If Monk’s modernist tendencies show in the form of iPads and sleeping pods, then the successful integration of those players demonstrated the contrasting side of his skill-set. Team-building is a managerial attribute as old as the professional game itself and, evidently, Monk possesses it. Player turnover is often considered to be the kryptonite of the football world and yet he dealt seamlessly with what could have been a tumultuous situation.
Similarly, his handling of Jonjo Shelvey during that first full season was also a useful indicator. Shelvey, a sizeable yet emotionally-stunted talent, had arrived in Wales in 2013 after becoming expendable at Anfield. His first eighteen months at the club were pockmarked with structural waywardness and indiscipline and Monk was really the first manager of his career to successfully challenge the way he approached the game. Shelvey responded maturely to public criticism and admirably to a slightly altered midfield role and, between January and August of 2015, he sustained a level of form which elevated him back into the England squad.
Not every manager has that sort of touch with a player and not all of them are able to extract value from enigmatic potential.
But, like the promising combinations in the rest of the side, Shelvey has faded away. Though injured for most of the last month, his performances have been in decline since September. Jefferson Montero faded from view, too, and Bafe Gomis’ goal at The Etihad over the weekend was his first in over three months. In retrospect, the caveats issued by the analytics community and their concerns over the sustainability of last season’s form were well-founded; Swansea have crumbled and Garry Monk was incapable of rebuilding them in the time allowed.
But that in itself portray him as a bad manager, rather – viewed in their entirety – the last twenty-two months have shown him to be a capable head-coach who maybe just lacked the necessary situational experience to cope with the peaks and troughs which occur at the top level.

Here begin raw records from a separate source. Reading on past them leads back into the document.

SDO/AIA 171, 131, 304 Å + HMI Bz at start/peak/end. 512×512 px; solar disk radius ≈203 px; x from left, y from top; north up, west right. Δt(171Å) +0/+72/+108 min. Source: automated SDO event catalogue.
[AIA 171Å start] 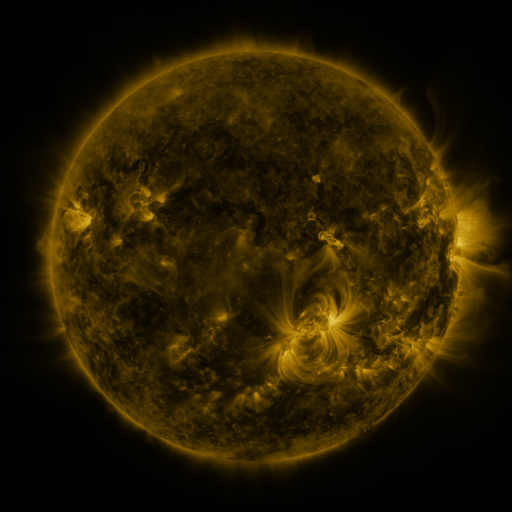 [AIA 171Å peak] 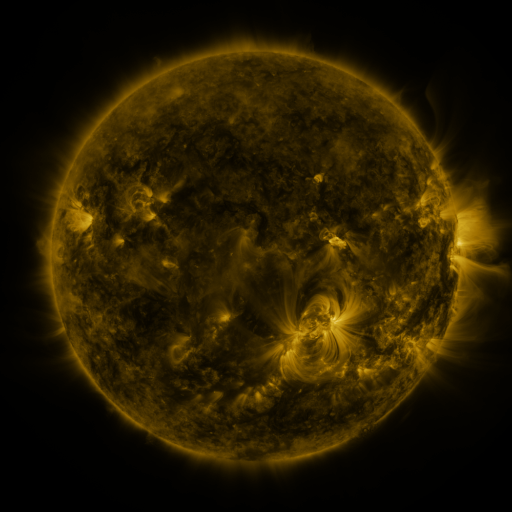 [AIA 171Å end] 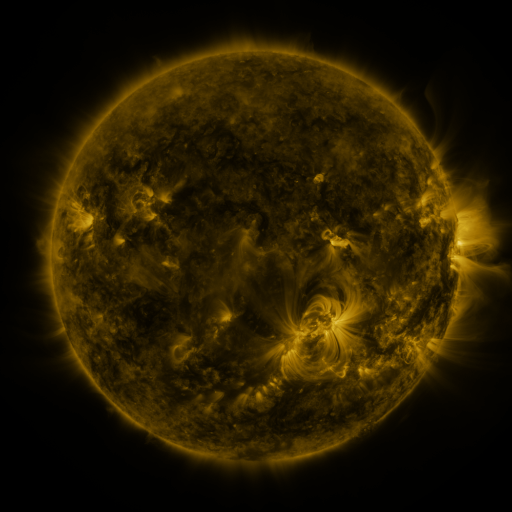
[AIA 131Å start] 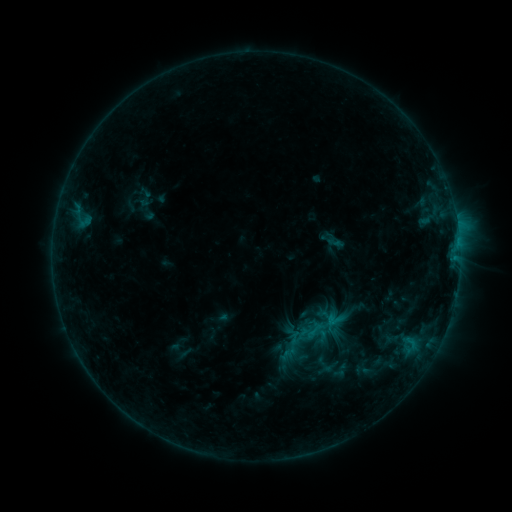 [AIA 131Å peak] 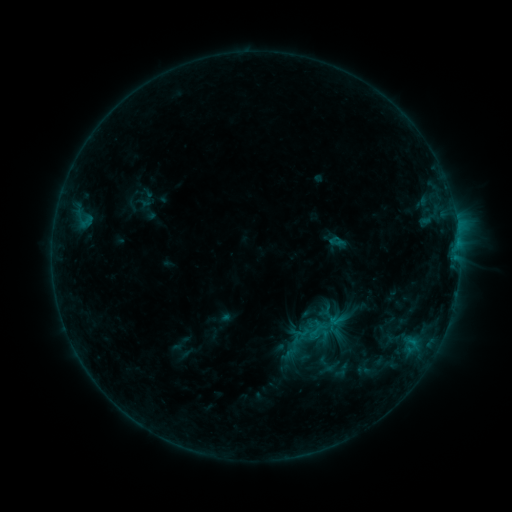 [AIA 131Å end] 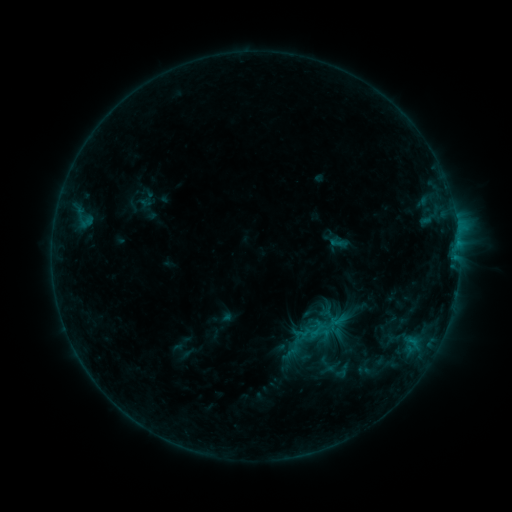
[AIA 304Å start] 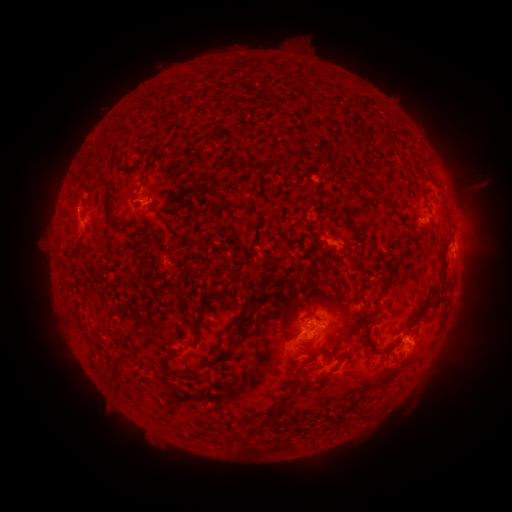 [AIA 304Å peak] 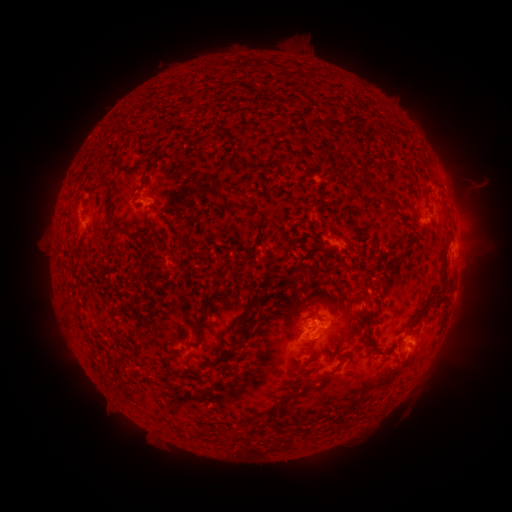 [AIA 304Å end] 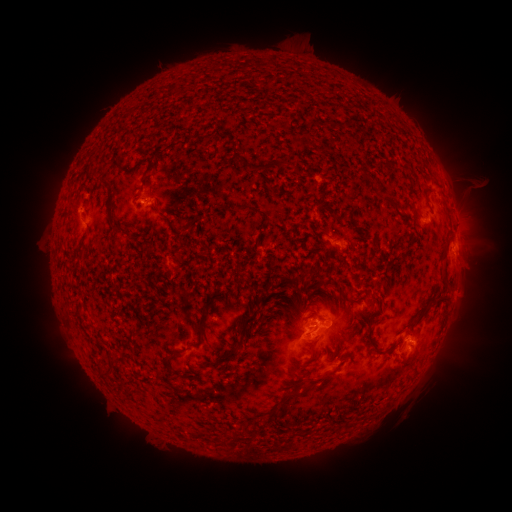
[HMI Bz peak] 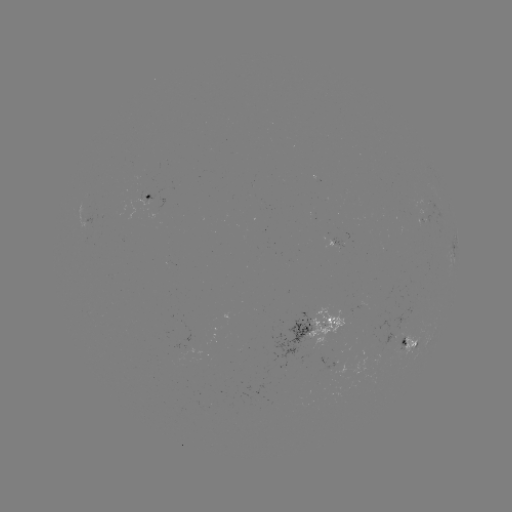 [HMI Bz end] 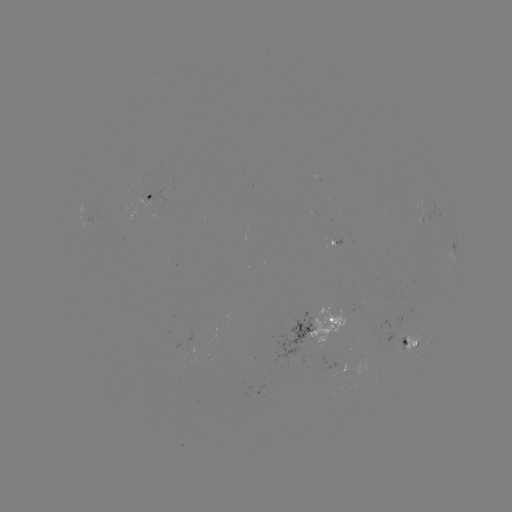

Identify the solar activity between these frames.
emerging-flux region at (422, 215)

Yes, last year probably was a false economy and his naivety may well have been veiled by anomalous results, but there’s an initiative to Monk and a determination to evolve which is hard to ignore. Behind the impeccably gelled hair and the smart suits there’s a sharp mind and a bank of original thinking. He clearly wasn’t content just to rely on the tried and tested formulas to which he’d been exposed as a player, but wanted instead to implement his own methods and to challenge what had come before.
That’s someone worth persevering with, someone who clearly has a value beyond his playing career.
Managers who start their careers in the Premier League are often considered privileged and, in many ways, that’s absolutely true. But there’s a caveat: it’s a harsh landscape which isn’t necessarily the best learning environment. Mistakes are brutally punished – and sometimes to the extent that they unduly detract from periods which were generally quite positive.
Time ran out for Garry Monk, but his time will come again.